Ces grandes preuves auxquelles, par grâce, Thérèse aspire vont lui être données par l’oeuvre des fondations, à savoir l’accroissement de l’Ordre de la Vierge. Ainsi sera exaucé son « vif désir de servir Notre Dame ». (Le verbe « servir » a une densité extraordinaire sous la plume de Thérèse, et mériterait qu’un jour quelqu’un en fasse l’étude approfondie.)
8- Alba de Tormès mi-février 1571
« Le Seigneur me dit un jour: « Toujours, tu désires des épreuves, et d’autre part tu les refuses; je dispose les choses d’après ce que je sais de ta volonté, et non selon ta sensualité et ta faiblesse. Prends courage, puisque tu vois combien je t’aide: j’ai voulu que tu gagnes cette couronne. De ton vivant tu verras l’Ordre de la Vierge faire de grands progrès. » (Faveurs de Dieu p. 543)
Il est difficile de cerner exactement la nature des épreuves dont il s’agit. La simple cohérence des paroles du Christ incline à penser que ces épreuves concernent les fondations qui se font de par Sa Volonté: « J’ai voulu que tu gagnes cette couronne ». Mais les épreuves de Thérèse porteront des fruits: « De ton vivant tu verras l’Ordre de la Vierge faire de grands progrès », donc « courage ». Les fondations permettent à Thérèse non seulement de réaliser son désir de servie Notre Dame, mais aussi de grandir dans l’imitation de Notre Dame. La grâce suivante, accordée deux mois après celle-ci est révélatrice de l’approfondissement marial de Thérèse.
9- Salamanque 18 Avril et jours suivants, 1571
Le soir de Pâques, à la fin d’une journée sans consolation, à l’écoute du petit cantique d’une soeur qui disait combien la vie sans Dieu est difficile à supporter, Thérèse entre en des transports impétueux qui la brisent physiquement et le lendemain elle raconte l’événement. En voici une partie:
« Naguère je n’arrivais pas à rejeter ma peine, et comme j’avais toute ma connaissance, cette peine intolérable me faisait pousser de grands cris que je ne pouvais retenir. Maintenant, ce transpercement s’est amplifié, il a atteint son terme, je comprends mieux celui de Notre Dame, car jusqu’ici, comme je le dis, je n’avais pas compris ce qu’est un transpercement. Mon corps en fut si rompu qu’aujourd’hui encore j’ai grand mal à écrire ceci, mes mains semblent désarticulées, et douloureuses. » (Faveurs de Dieu p. 544)

- [EXERCICES À RÉALISER]:
A: D'après l'extrait, qu'est-ce qui incline à penser que les épreuves dont parle le Christ concernent les fondations ?
B: Citez l'extrait depuis « Ces grandes preuves » jusqu'à « fasse l’étude approfondie.) » inclus.

(Enregistrements de données)
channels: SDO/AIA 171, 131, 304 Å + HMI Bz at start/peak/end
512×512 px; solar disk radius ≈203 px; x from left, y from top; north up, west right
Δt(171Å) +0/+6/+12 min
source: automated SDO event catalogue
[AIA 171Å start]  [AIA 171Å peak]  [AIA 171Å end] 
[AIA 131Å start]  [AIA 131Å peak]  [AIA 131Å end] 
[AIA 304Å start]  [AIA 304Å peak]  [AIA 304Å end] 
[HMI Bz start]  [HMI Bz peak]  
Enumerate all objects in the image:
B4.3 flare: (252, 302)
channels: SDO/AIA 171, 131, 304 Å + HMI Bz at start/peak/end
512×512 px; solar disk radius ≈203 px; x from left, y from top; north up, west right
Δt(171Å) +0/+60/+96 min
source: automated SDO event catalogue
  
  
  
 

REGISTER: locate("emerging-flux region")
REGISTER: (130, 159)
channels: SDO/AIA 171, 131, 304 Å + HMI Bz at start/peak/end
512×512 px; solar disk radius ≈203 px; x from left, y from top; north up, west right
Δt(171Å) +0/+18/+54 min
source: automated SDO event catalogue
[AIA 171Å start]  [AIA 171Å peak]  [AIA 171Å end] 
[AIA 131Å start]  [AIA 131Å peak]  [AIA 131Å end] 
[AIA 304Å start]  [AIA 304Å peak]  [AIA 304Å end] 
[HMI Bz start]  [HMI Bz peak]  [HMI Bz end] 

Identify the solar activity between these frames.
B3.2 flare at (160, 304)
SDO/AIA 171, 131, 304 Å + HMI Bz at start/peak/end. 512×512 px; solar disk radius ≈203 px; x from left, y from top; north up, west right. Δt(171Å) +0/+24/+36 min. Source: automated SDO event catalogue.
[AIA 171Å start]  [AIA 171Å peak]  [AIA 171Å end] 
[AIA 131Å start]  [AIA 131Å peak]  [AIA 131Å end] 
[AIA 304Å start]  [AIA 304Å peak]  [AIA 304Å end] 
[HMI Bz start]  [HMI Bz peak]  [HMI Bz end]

- [RÉPONSES PAR EXERCICE]:
A: C'est la simple cohérence des paroles du Christ. Les fondations se font de par Sa Volonté, et il dit justement : « J'ai voulu que tu gagnes cette couronne ».

B:
Ces grandes preuves auxquelles, par grâce, Thérèse aspire vont lui être données par l’oeuvre des fondations, à savoir l’accroissement de l’Ordre de la Vierge. Ainsi sera exaucé son « vif désir de servir Notre Dame ». (Le verbe « servir » a une densité extraordinaire sous la plume de Thérèse, et mériterait qu’un jour quelqu’un en fasse l’étude approfondie.)